The labeled structures on the prior CT image were the liver (aqua), the right ventricle of the heart (dark blue), the left ventricle of the heart (red), the stomach (orange) and the right kidney (green).
When a structure is protruding into a space where it is not normally located, this is called a 'hernia'. There can be hernias in many parts of the body. Since the diaphragm is a relatively thin structure, hernias through the diaphragm are not uncommon through weak points, or related to trauma. The type of hernia that these two patients have (with abdominal contents crossing upward in the posterior-lateral part of the diaphragm) are called Bochdalek hernias, named for a Bohemian anatomist. This type of hernia can happen in neonates, and can sometimes be large enough to affect their breathing. When they are found in adults, they are often smaller and relatively asymptomatic. This particular patient has quite a large Bochdalek hernia on the left, which may well compromise his left lung function somewhat. However, he was relatively asymptomatic. The first patient had a smaller Bochdalek hernia on the right and his symptoms were not likely related to that, but more likely were due to his left pleural disease.
Case 1
This is a select coronal CT image from the second patient. Try to identify the labeled structures.
Question 7:
a) How are the patient's arms positioned for a chest CT?

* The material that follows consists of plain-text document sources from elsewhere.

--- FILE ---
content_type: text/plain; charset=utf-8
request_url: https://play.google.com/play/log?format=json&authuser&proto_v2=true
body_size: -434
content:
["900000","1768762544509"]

They are usually overhead, as you can seem from this image looking at the position of the lateral chest wall muscles. This is to make the body more tubular overall in shape, which decreases artifact from having the beam go through a very flattened oval (as the chest and shoulders typically are if the arms are at the sides).

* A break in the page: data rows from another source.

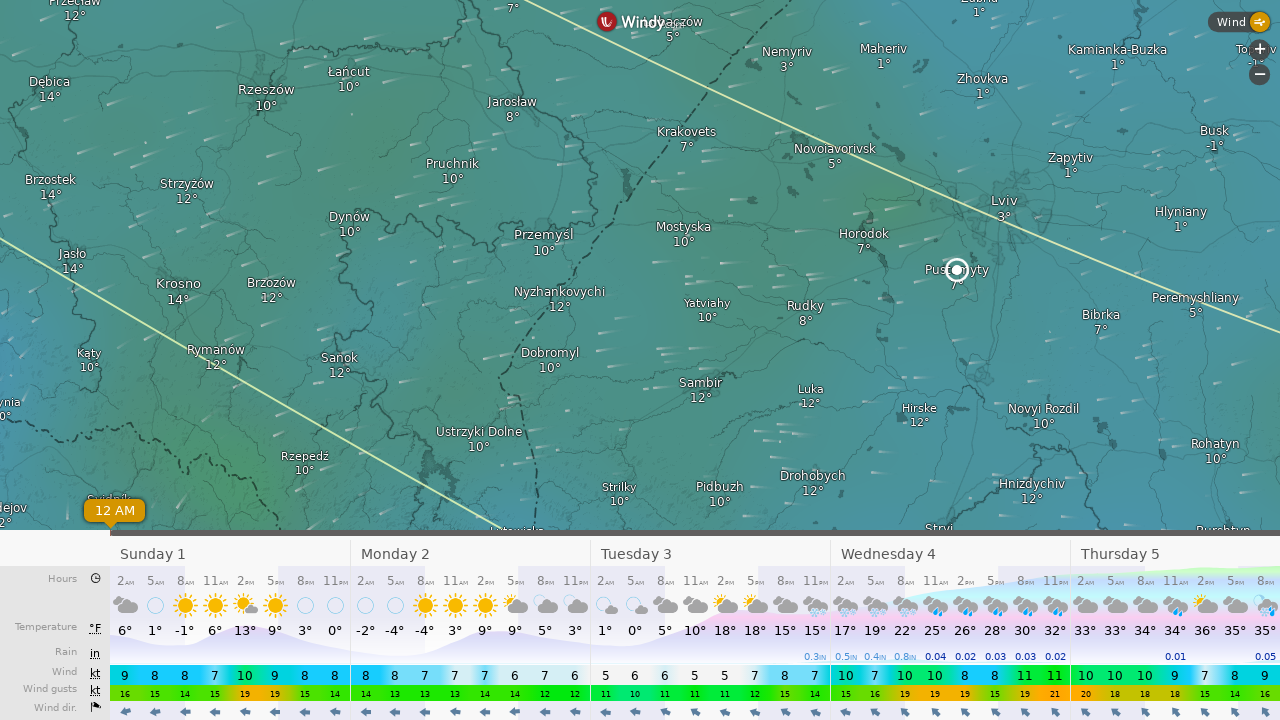

--- FILE ---
content_type: text/plain
request_url: https://node.windy.com/Zm9yZWNhc3Q/ZWNtd2Y/cG9pbnQvZWNtd2YvdjIuNy80OS43MjAvMjMuOTAwP3NvdXJjZT1kZXRhaWwmc3RlcD0zJnJlZlRpbWU9MjAyNi0wMS0zMVQxMjowMDowMFomdG9rZW49ZXlKaGJHY2lPaUpJVXpJMU5pSXNJblI1Y0NJNklrcFhWQ0o5LmV5SnBibVlpT25zaWRXRWlPaUpOYjNwcGJHeGhYQzgxTGpBZ0tFMWhZMmx1ZEc5emFEc2dTVzUwWld3Z1RXRmpJRTlUSUZnZ01UQmZNVFZmTnlrZ1FYQndiR1ZYWldKTGFYUmNMelV6Tnk0ek5pQW9TMGhVVFV3c0lHeHBhMlVnUjJWamEyOHBJRU5vY205dFpWd3ZNVE14TGpBdU1DNHdJRk5oWm1GeWFWd3ZOVE0zTGpNMk95QkRiR0YxWkdWQ2IzUmNMekV1TURzZ0syTnNZWFZrWldKdmRFQmhiblJvY205d2FXTXVZMjl0S1NJc0ltbHdJam9pTXk0eE5EUXVPVFF1TXlKOUxDSmxlSEFpT2pFM056QXdOekUzTlRVc0ltbGhkQ0k2TVRjMk9UZzVPRGsxTlgwLjBpUVNXVFAxbktsaHdicDlnUkE1aTVnWHNiVDN3emVxd2ktQ2s4Vmd0UnMmdG9rZW4yPXBlbmRpbmcmdWlkPTZkNGVjMTkzLTZiMjAtZTljNy0xZjBkLTgzNTg2ZjQ4NDlkOSZzYz0xJnByPTEmdj00MS4xLjAmcG9jPTQ
body_size: 3574
content:
[base64]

b) How are the patient's arms positioned for an abdomen CT?
They are usually also overhead, but as the abdomen is already fairly tubular in shape, sometimes they are at the sides or across the chest. And of course, they would not be elevated in the setting of trauma or injury to chest wall or shoulder or upper extremity.
Case 1
This is the same labeled coronal CT image. Red is the aorta (upper part is the arch and lower part is the junction of thoracic and abdominal descending aorta), aqua is right pulmonary artery, yellow is left atrium (with some right lung pulmonary veins joining), green is the left kidney. Spleen (S) and liver L are also labeled.
Question 8:
What nerve supplies the diaphragm?
The phrenic nerve, arising high up in the neck from C2,4 and 5. It travels down along each side of the mediastinum, passing anterior to the pulmonary hilum to reach the diaphragm, which it pierces and spreads out on the deep surface.
Case 1
This is a diagram to review the complex embryology of the formation of the diaphragm, as well as the various structures that normally pass through the diaphragm.
Question 9:
a) Why is the diaphragm prone to development of hernias?

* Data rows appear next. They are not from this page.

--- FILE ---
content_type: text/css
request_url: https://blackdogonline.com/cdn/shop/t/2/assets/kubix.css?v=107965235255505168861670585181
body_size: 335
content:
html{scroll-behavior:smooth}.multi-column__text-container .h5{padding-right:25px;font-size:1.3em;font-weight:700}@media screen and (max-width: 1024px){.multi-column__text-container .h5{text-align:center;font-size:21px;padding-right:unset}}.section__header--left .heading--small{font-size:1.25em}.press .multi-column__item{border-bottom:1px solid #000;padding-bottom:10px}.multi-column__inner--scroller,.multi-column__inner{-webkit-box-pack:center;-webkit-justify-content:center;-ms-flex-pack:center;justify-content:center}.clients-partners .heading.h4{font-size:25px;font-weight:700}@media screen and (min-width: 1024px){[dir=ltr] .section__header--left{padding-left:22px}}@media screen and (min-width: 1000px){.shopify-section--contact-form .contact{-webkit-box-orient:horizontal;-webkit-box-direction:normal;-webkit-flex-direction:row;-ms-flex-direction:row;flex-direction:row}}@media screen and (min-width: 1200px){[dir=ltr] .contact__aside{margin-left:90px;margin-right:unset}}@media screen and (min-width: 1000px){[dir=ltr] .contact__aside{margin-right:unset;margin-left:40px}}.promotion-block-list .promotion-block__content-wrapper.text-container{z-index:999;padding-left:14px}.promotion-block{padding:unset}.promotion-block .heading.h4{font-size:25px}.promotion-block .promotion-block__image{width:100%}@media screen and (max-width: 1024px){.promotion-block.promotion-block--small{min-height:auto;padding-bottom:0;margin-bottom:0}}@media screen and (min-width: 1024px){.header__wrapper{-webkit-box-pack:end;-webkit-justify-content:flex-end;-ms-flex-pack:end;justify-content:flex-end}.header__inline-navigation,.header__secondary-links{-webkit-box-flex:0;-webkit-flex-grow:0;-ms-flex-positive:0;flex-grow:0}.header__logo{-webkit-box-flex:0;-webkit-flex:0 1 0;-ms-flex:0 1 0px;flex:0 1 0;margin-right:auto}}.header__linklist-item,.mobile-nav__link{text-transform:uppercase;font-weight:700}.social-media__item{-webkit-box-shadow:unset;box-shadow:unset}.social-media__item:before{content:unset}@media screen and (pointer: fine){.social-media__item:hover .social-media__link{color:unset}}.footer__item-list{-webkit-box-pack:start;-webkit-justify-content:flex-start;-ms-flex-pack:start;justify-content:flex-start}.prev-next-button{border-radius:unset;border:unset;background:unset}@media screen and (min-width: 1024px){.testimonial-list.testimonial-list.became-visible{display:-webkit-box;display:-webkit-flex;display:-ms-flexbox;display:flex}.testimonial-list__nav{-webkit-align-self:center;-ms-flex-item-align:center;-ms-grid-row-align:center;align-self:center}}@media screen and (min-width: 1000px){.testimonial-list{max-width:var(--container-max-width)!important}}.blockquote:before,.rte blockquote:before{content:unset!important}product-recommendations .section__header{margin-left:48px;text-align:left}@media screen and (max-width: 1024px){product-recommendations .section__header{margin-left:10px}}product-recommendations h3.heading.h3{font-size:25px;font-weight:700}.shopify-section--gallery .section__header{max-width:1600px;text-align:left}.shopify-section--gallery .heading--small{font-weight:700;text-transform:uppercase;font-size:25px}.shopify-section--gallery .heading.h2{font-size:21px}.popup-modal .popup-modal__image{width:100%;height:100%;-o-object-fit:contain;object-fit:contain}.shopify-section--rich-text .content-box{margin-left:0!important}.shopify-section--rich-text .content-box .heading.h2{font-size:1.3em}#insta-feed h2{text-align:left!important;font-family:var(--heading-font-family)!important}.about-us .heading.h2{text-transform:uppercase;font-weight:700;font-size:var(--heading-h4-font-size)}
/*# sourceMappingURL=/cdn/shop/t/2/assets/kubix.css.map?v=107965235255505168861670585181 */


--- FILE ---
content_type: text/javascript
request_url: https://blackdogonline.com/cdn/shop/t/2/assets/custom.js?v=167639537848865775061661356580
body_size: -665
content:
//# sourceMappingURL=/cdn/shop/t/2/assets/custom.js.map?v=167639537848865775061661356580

If the various embryologic components that make up the normal diaphragm do not quite fuse normally, it can leave weak spots. Also, since various holes are required to let structures pass through, these can also lead to development of hernias.
b) Which normal opening in the diaphragm is most prone to developing hernias?
The opening for the esophagus is often a site for hernias, called 'hiatal hernias'. In this situation, the stomach can herniate upward into the chest and this can lead to problems with normal closure of the lower esophageal sphincter. This can result in acid reflux into the esophagus and heartburn.